SAMARINDA, literasikaltim.com – Konflik internal yang membelit Jemaat Gereja Toraja di Jalan Air Terjun, Kelurahan Mangkupalas, Samarinda, belum mereda.
Persoalan berpusat pada penguasaan rumah jabatan pendeta (pastori) yang hingga kini ditempati pihak lain di luar majelis jemaat.
Pendeta Daniel Mila Pakau, S.Th., yang diteguhkan sebagai pendeta jemaat pada 29 Oktober 2023, menegaskan bahwa secara hukum dirinya sah menempati pastori.
Namun, kenyataannya rumah jabatan tersebut justru masih dikuasai kelompok lain.
“Secara legal rumah itu adalah pastori, rumah jabatan Pendeta Gereja Toraja. Sejak saya diteguhkan, Saya sah mendiami gedung itu. Tapi faktanya, pihak lain yang menguasai, dan itu tindakan melawan hukum,” tegas Daniel, Selasa (19/8/2025) sore.

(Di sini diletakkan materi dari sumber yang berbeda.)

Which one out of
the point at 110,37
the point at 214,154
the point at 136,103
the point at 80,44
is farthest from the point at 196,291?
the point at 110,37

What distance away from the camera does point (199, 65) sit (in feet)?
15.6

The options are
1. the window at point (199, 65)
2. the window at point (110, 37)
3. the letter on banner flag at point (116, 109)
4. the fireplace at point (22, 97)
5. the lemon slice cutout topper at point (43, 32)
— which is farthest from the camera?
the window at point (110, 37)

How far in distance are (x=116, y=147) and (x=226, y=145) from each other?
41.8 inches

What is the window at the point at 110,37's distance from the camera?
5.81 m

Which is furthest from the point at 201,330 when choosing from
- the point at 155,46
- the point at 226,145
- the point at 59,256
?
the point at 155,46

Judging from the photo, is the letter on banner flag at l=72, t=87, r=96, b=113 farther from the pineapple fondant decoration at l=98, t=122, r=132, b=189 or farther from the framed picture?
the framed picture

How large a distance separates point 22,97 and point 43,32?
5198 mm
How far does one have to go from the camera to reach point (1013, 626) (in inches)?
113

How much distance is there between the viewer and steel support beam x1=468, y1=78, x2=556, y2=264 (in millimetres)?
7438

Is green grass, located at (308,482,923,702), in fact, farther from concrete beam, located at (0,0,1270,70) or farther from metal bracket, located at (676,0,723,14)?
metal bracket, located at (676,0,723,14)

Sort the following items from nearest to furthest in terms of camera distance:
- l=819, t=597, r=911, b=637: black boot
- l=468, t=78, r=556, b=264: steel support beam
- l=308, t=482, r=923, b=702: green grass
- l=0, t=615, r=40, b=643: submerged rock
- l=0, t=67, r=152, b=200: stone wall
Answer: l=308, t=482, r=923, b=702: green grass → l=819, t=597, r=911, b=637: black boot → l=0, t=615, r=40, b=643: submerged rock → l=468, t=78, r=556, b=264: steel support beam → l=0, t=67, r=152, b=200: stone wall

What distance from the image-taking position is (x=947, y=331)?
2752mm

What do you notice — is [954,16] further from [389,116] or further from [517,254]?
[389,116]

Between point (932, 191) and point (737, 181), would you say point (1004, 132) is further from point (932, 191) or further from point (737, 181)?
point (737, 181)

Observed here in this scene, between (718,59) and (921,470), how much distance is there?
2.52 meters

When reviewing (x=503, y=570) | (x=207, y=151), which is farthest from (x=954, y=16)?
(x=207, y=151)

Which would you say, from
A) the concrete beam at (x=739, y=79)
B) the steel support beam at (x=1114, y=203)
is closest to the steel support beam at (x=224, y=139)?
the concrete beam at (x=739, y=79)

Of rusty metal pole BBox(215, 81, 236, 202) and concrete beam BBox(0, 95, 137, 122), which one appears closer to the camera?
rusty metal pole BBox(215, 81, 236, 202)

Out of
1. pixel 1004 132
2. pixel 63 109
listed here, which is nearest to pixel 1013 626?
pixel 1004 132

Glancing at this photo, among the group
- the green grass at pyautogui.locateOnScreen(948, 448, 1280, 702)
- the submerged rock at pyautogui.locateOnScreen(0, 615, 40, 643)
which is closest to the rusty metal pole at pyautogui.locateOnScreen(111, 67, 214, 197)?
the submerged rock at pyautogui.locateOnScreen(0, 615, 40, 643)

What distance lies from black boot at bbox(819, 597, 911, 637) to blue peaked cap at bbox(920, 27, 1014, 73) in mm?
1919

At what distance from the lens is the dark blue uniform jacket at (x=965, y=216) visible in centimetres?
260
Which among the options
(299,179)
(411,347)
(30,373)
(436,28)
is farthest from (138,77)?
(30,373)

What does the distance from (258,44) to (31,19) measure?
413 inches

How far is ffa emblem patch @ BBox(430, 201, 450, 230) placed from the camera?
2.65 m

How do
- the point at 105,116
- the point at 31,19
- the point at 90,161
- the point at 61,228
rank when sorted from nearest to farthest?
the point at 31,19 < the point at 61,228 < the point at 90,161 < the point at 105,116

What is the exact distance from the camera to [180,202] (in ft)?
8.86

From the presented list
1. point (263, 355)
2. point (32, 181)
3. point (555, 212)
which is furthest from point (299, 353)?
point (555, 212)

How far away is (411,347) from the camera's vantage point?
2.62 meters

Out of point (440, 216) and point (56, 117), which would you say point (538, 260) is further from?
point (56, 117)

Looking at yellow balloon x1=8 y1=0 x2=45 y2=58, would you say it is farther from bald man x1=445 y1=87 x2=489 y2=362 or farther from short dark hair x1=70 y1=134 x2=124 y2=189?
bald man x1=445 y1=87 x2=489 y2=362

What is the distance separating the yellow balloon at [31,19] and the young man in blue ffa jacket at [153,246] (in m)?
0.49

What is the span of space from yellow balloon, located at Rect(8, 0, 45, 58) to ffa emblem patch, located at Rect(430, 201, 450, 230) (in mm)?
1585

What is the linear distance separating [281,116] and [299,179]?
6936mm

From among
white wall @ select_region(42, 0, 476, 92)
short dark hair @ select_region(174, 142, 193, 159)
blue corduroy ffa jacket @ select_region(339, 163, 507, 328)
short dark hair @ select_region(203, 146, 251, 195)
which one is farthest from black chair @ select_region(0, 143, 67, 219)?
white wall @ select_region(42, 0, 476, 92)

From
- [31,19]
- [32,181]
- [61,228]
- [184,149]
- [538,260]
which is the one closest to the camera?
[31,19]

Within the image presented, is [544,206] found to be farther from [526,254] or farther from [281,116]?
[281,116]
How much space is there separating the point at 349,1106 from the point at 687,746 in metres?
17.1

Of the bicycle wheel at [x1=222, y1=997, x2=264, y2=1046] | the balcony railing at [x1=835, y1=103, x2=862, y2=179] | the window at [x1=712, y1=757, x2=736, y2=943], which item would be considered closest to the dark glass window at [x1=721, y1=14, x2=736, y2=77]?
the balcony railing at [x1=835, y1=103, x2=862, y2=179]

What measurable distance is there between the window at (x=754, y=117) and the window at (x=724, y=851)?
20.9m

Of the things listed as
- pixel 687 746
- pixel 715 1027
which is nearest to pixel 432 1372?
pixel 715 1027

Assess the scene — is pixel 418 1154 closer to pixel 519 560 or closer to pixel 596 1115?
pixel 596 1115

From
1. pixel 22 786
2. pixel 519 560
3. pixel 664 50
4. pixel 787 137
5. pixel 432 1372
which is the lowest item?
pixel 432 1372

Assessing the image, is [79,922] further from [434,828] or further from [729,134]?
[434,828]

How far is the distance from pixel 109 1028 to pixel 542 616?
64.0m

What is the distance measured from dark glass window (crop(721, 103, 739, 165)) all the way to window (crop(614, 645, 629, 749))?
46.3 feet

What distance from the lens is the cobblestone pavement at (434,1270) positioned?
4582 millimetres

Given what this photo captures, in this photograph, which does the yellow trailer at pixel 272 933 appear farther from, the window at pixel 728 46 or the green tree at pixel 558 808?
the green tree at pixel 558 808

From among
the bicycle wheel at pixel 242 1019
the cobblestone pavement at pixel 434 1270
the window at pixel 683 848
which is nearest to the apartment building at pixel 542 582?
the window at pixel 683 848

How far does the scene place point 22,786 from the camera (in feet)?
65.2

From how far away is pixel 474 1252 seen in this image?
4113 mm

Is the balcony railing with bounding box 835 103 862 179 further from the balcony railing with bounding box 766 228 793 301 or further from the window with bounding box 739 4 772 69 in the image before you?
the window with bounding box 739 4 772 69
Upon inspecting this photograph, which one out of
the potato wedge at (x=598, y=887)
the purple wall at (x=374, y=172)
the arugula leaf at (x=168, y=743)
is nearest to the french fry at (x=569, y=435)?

Daniel mengungkapkan, proses panjang mediasi sudah ditempuh sejak Desember 2023. Kapolsek, Badan Pekerja Sinode Gereja Toraja, lembaga oikumene, Camat, Lurah, Ketua RT, hingga tokoh adat Dayak pernah hadir dalam pertemuan.
Salah satu kesepakatan adalah membersihkan patok-patok dan tulisan pelarangan di area gereja, serta menyerahkan kunci pastori kepada majelis jemaat.
“Waktu itu diberikan tenggat tiga hari, namun baru hari ini kunci itu diserahkan, meski bukan langsung kepada Kami, melainkan kepada pihak yang dipercaya kedua belah pihak, dan demi kedamaian, posisi pastori saat ini dinetralkan, tidak ada pihak yang mendominasi, sambil menunggu pertemuan lanjutan di Polres pada 26 Agustus mendatang,” jelas Daniel.

Daniel menyebut, pihaknya tidak berjalan sendiri. Kuasa hukum gereja bersama majelis jemaat telah melakukan sidang pleno untuk menyatukan langkah hukum.
Mereka juga mendapat dukungan moril, dari sejumlah organisasi masyarakat dan tokoh adat.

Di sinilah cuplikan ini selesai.